A while after I lost track of how much time passed, we reached the first sharp ascent of the trail and stopped to break out crampons, ice axes, and helmets -- as well as some Snickers and granola bars.  A steep wall of rock and snow replaced the wide, gently ascending path.  The gnarled vegetation shrunk as we scaled the mountainside.  The support and camaraderie of the group erased any hesitation I felt about the challenging terrain.  Trusting our crampons, we pointed out good holds to each other and patiently waited while others found their footing.  From our new vantage point on the mountain, we looked out into the abyss of snow and clouds.  It was impossible to tell how high we had climbed, as the valley below had disappeared.  But looking ahead, there was still a lot of ground to cover.  When we finally passed the last few scraggly trees and emerged above the treeline, we had our first glimpse of the beautifully rugged alpine garden.  The terrain leveled somewhat, and we were rewarded with swirling clouds, stunning flashes of blue sky, and incredible views across Tuckerman Ravine. 
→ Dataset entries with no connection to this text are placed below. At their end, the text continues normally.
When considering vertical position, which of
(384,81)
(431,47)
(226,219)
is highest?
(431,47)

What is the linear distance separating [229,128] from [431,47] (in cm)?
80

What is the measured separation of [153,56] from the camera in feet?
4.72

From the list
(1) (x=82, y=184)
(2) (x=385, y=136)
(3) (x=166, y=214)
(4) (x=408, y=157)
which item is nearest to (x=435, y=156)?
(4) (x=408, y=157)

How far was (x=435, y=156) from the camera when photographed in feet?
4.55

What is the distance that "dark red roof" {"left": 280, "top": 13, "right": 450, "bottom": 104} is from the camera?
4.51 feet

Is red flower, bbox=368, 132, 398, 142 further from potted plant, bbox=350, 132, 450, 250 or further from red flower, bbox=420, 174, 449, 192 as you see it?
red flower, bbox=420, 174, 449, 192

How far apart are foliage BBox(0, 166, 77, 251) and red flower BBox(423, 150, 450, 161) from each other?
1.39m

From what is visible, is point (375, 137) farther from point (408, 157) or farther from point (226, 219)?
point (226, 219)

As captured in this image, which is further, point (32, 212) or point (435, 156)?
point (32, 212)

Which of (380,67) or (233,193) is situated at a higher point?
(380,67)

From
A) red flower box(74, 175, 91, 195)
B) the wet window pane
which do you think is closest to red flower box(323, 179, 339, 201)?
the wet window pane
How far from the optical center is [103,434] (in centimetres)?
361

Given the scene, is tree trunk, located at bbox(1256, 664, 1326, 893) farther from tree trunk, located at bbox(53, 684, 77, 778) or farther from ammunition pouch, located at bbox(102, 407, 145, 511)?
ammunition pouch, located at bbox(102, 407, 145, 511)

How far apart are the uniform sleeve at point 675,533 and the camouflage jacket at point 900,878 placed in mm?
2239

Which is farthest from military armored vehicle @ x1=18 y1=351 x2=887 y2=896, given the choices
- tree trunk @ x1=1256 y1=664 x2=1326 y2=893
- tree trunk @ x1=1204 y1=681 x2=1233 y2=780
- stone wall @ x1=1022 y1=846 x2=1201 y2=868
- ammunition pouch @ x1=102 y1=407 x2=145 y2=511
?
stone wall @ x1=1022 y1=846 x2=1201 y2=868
We stopped for a short lunch break about a mile below the summit.  The best way to stay warm in the swirling snow was to keep moving, so we headed onward and upward after a quick bite to eat and a drink from our iced-over water bottles.  Wind gusted and visibility dropped in the last half-mile, but then the ice-encrusted summit emerged out of the whiteness.  It was milder on the summit than expected.  There wasn’t much of a view, but the sign said it all: “Mt. Washington Summit, 6,288 ft.”  It was hard to imagine the same summit in summertime, with hikers mingling with tourists who had opted for the cog train or driving routes to the top.  But in January, the summit was cold, lonely, and forbidding – after photo ops and a short break we were ready to descend.  We briefly envied other climbers who had carried sleds up the mountain, but our trek down the mountain was relatively easy.  We left the otherworldly landscape of ice and rock behind and soon trees surrounded us again.  Triumphant and tired, I was glad to finally see the Visitor Center again.  As we loaded up and headed for Brunswick, I looked back at the highest peak in New England, but it was completely lost in the clouds.